Open hackartisan opened 1 month ago

hackartisan commented 1 month ago

Sometimes we will need to generate a new index from empty.

Scenario 1: We discover a bug that has caused us to index records that shouldn't be publicly viewable. The records themselves haven't changed, but when we fix the bug we need to create a new clean index.

Scenario 2: We need to migrate to a new major version of solr, which requires us to create a new clean index.

We'd like to be able to accommodate these scenarios without downtime. Solr provides some tooling for this (e.g. the solr api, aliases), or we can add configuration to local application.

Acceptance criteria

First Step

Look at the scripts in pdc_describe - they do a process like this.

Also play around with it.

hackartisan commented 2 days ago

The indexing pipeline needs to know its cache version and the name of the collection it's writing to. We'll use the collection alias for reads. This way we can write to two different collections at once (using their actual names) while allowing reads to switch via a task (by moving the alias via the solr api).
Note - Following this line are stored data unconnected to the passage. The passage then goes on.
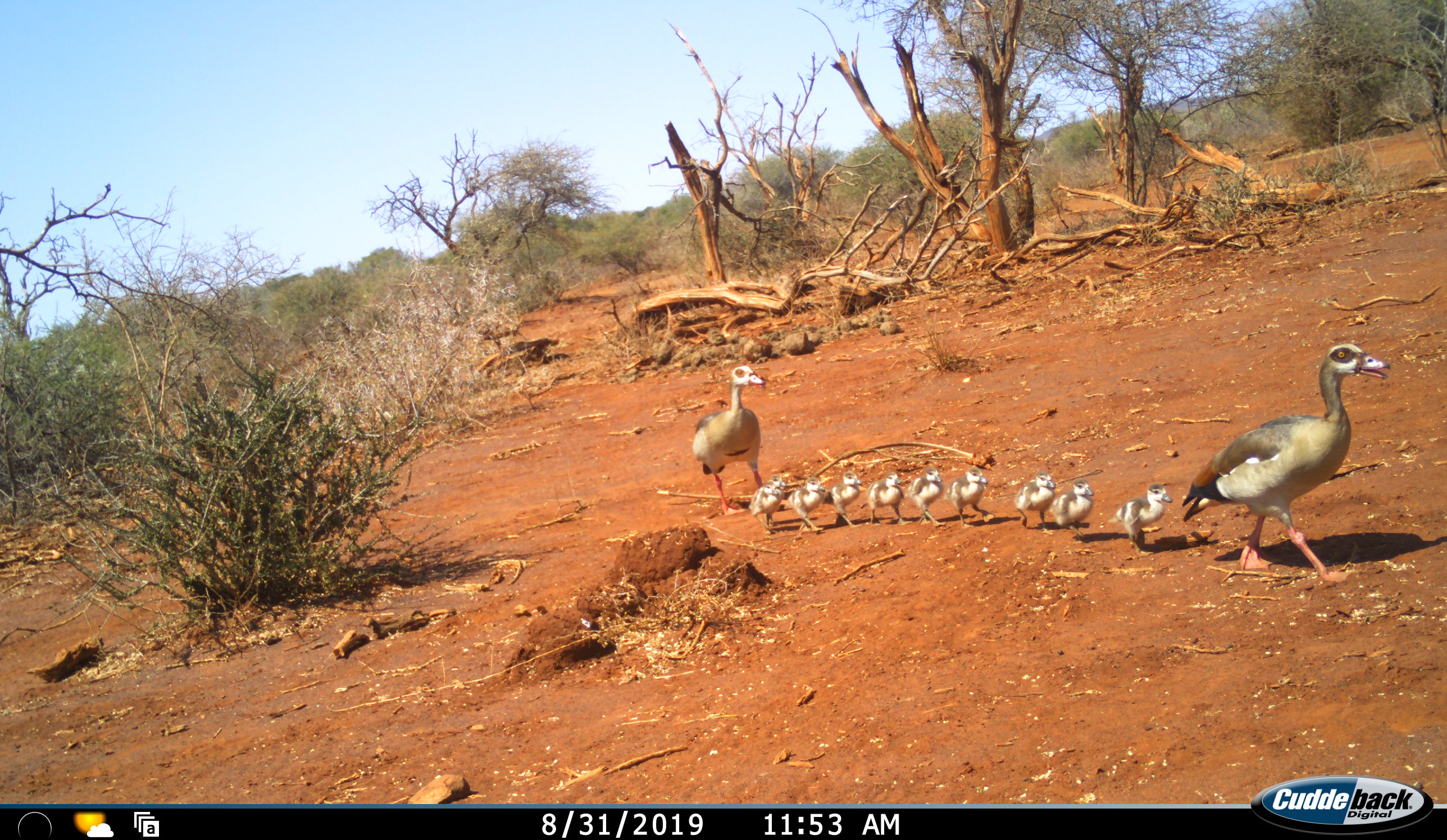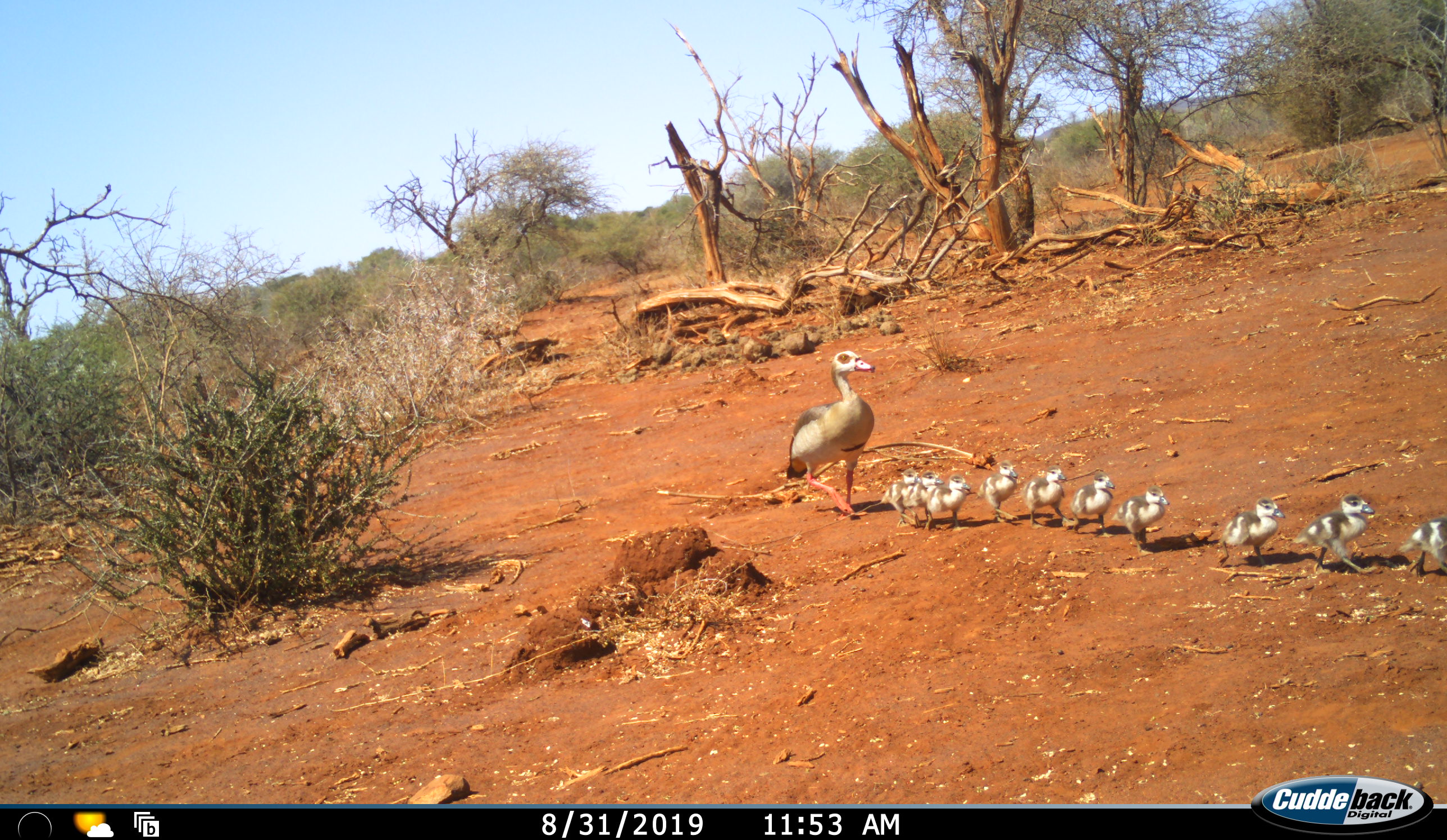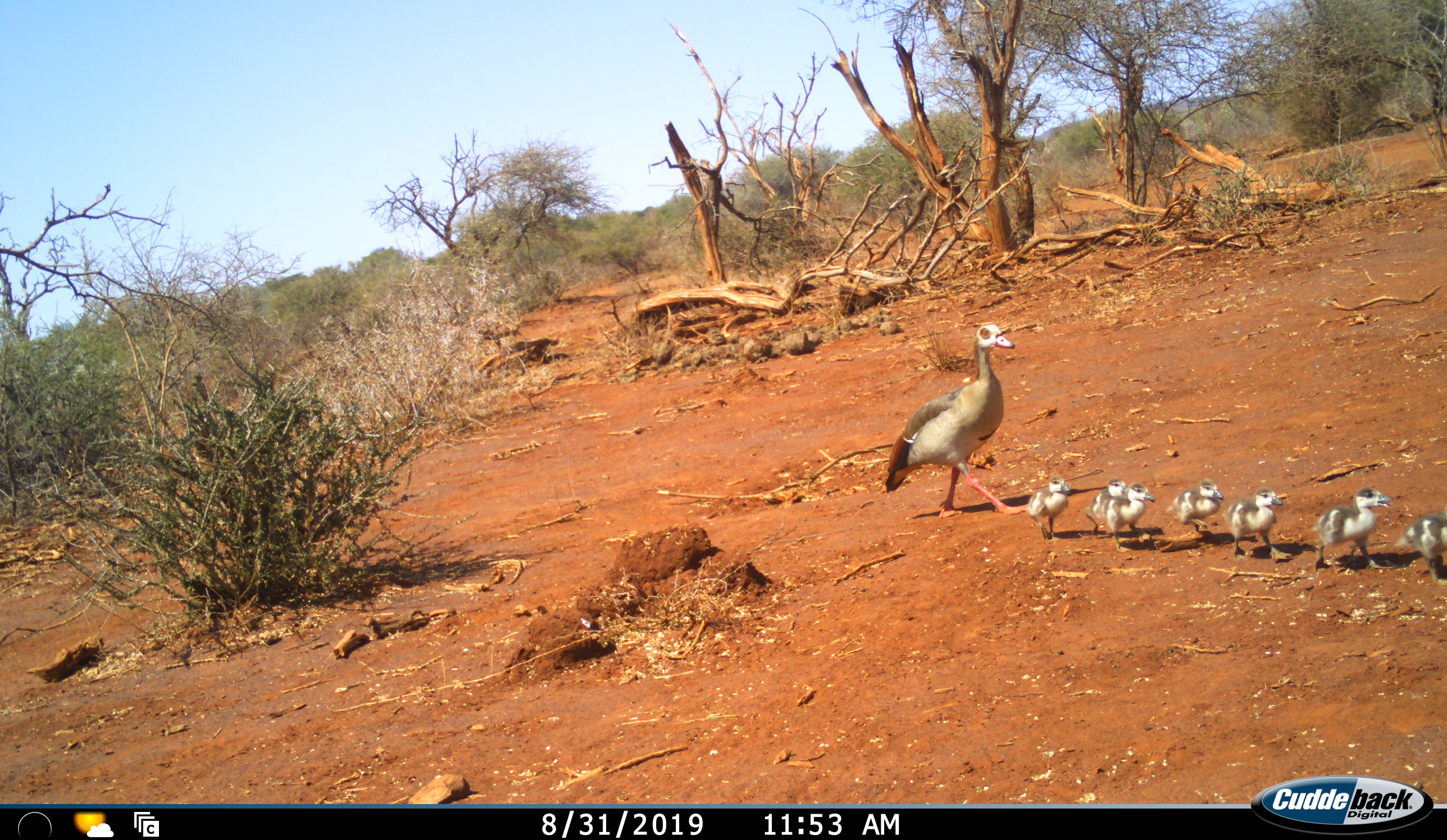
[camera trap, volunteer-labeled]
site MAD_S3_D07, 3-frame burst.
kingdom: Animalia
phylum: Chordata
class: Aves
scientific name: Aves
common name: bird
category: birdother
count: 11-50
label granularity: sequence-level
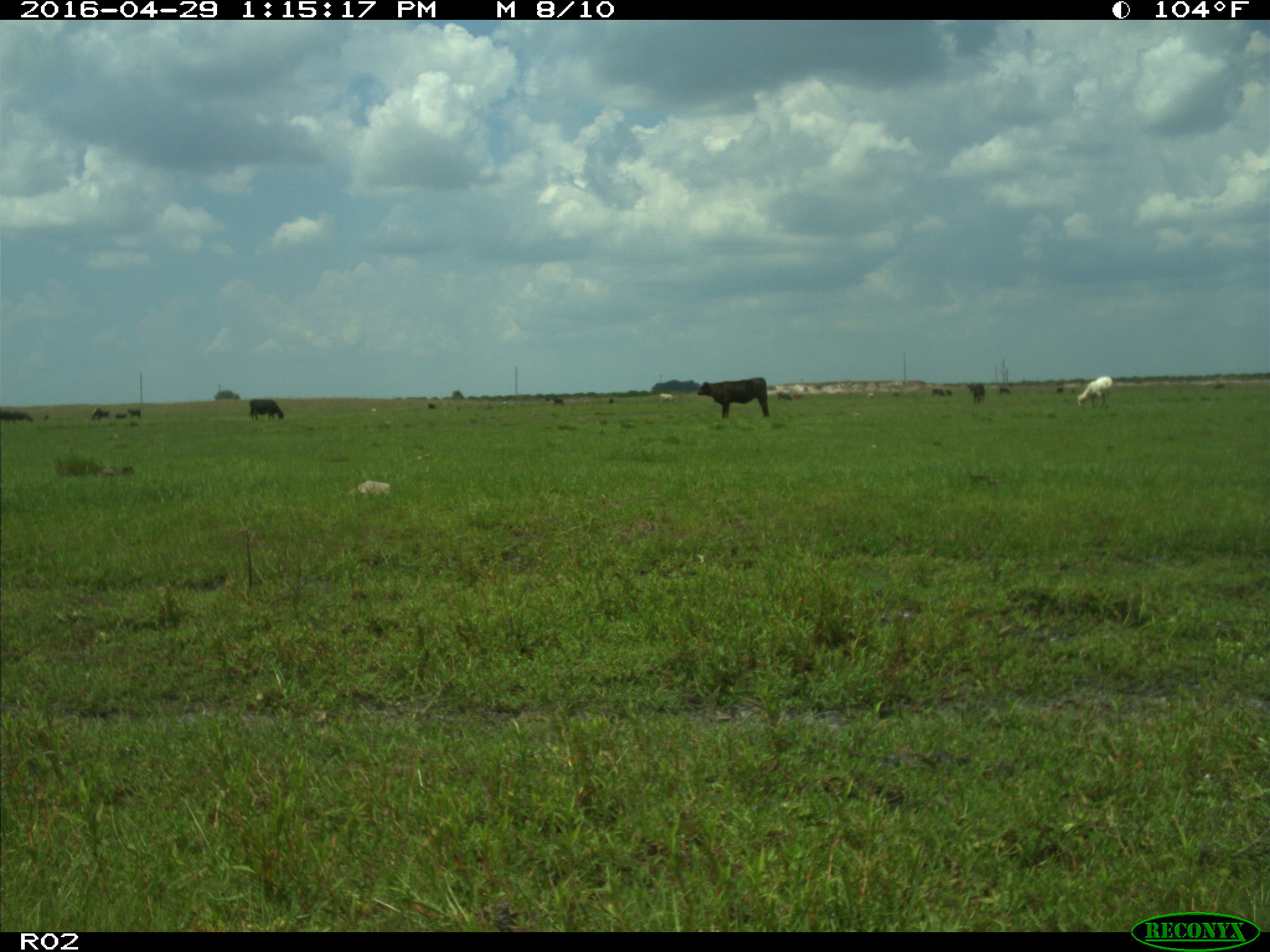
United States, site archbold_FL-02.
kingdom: Animalia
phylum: Chordata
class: Mammalia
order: Artiodactyla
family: Bovidae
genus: Bos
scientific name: Bos taurus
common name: domestic cow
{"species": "Bos taurus (domestic cow)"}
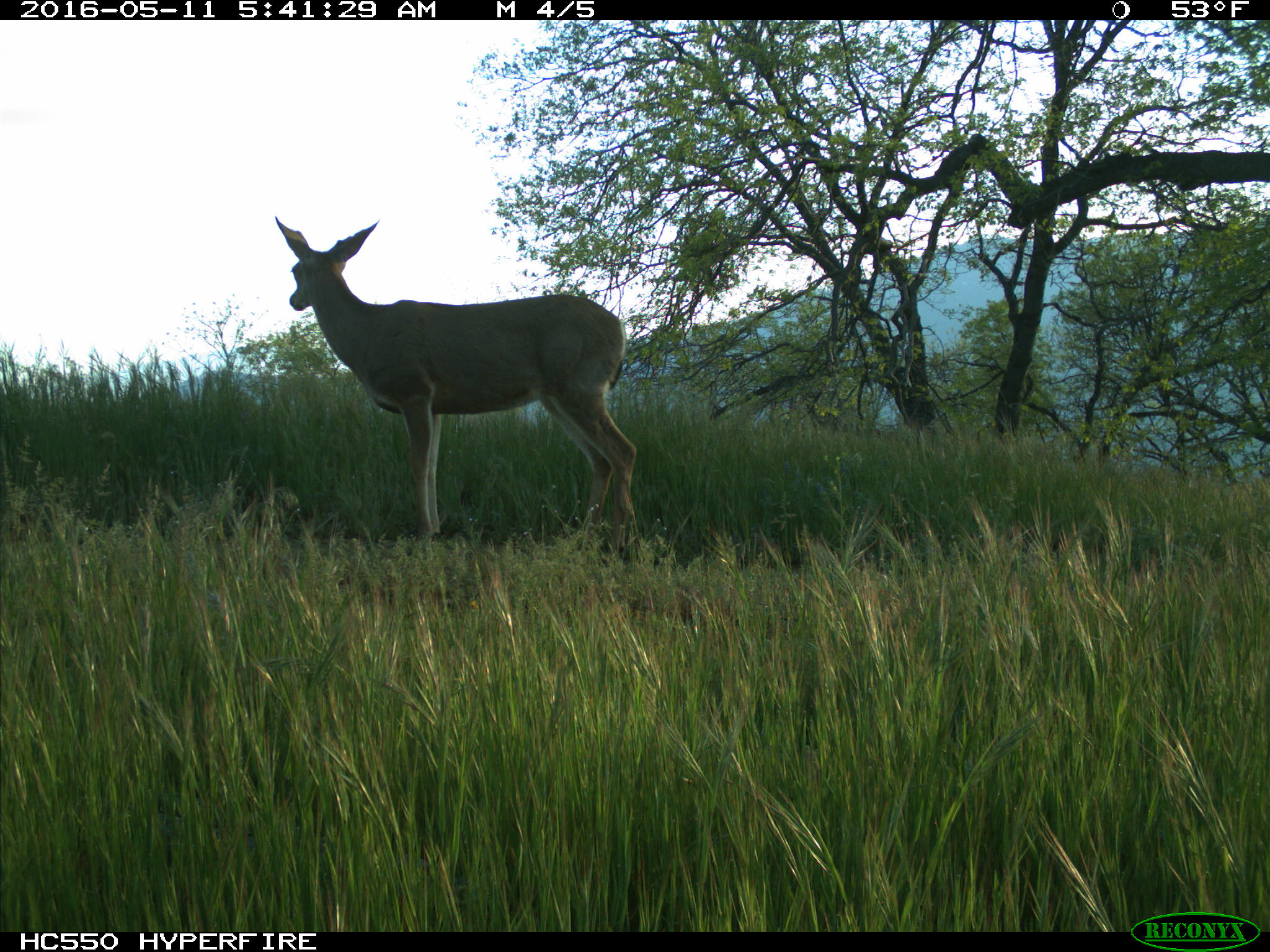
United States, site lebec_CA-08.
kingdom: Animalia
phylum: Chordata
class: Mammalia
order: Artiodactyla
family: Cervidae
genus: Odocoileus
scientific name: Odocoileus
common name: deer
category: unidentified deer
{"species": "unidentified deer (deer) (Odocoileus)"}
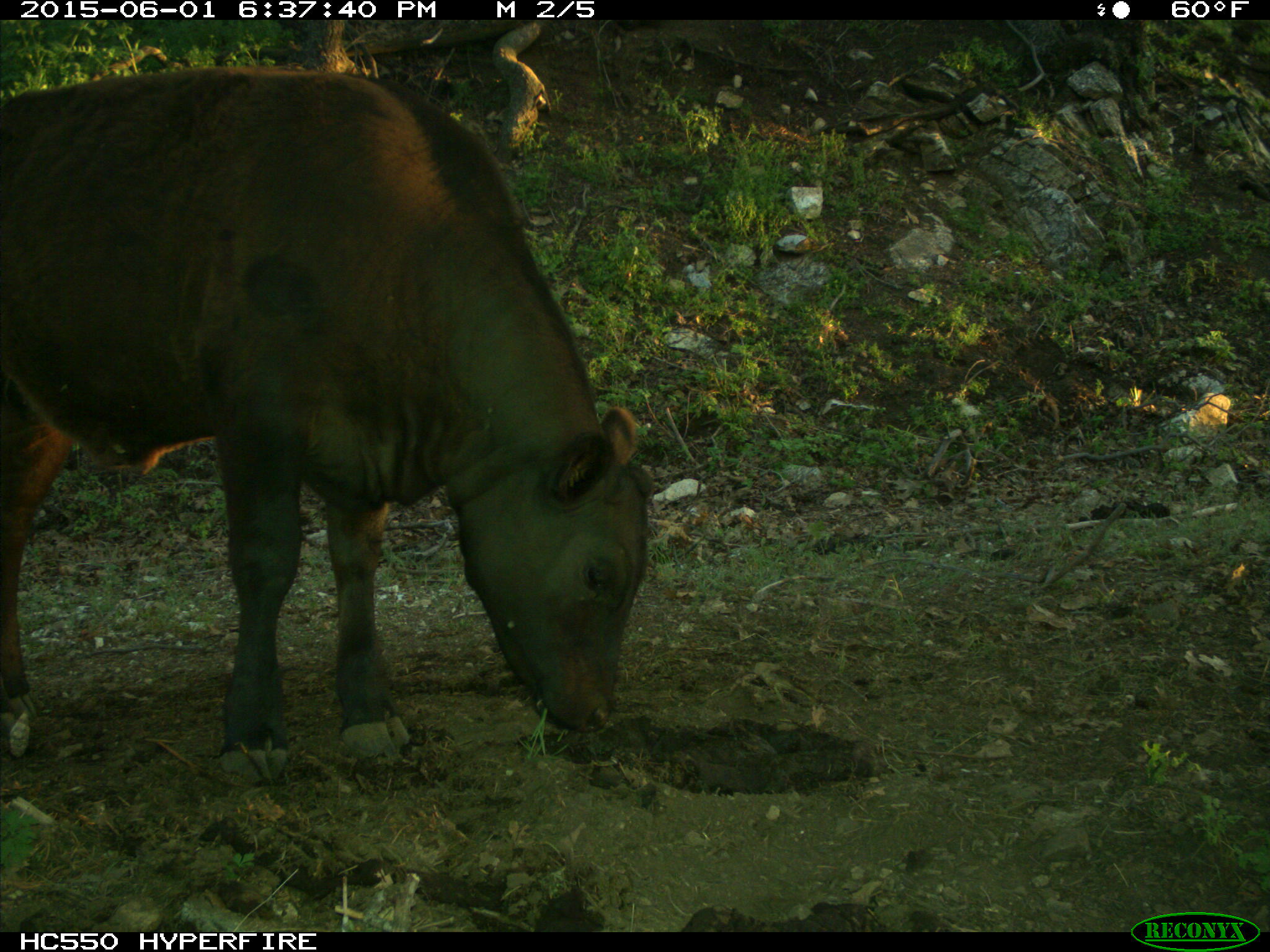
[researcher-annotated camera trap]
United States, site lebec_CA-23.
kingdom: Animalia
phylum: Chordata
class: Mammalia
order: Artiodactyla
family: Bovidae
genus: Bos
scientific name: Bos taurus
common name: domestic cow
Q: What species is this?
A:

So starting a new indexing pipeline with a new cache version will mean updating configuration and deploying. application code should start a broadway pipeline for each entry in a list of {cache version, index collection} tuples or what have you. First step in starting the pipeline should be to create the collection if it doesn't exist.* If code ever needs to know which collection is active it can ask solr to resolve the alias (likely will need to know this when checking whether to swap). Code can automate swapping the index by periodically seeking to swap to the collection fed by the pipeline with the highest cache_version.

Cleanup would then be driven by a human. Update configs to remove the old pipeline / collection name. maybe run a task that deletes the old collection (and the database entries for the old pipeline, as well?) code can deduce old collections / cache entries by checking configured cache version values and collection names.

* maybe even create the alias if it doesn't exist yet, for bootstrapping a new environment entirely.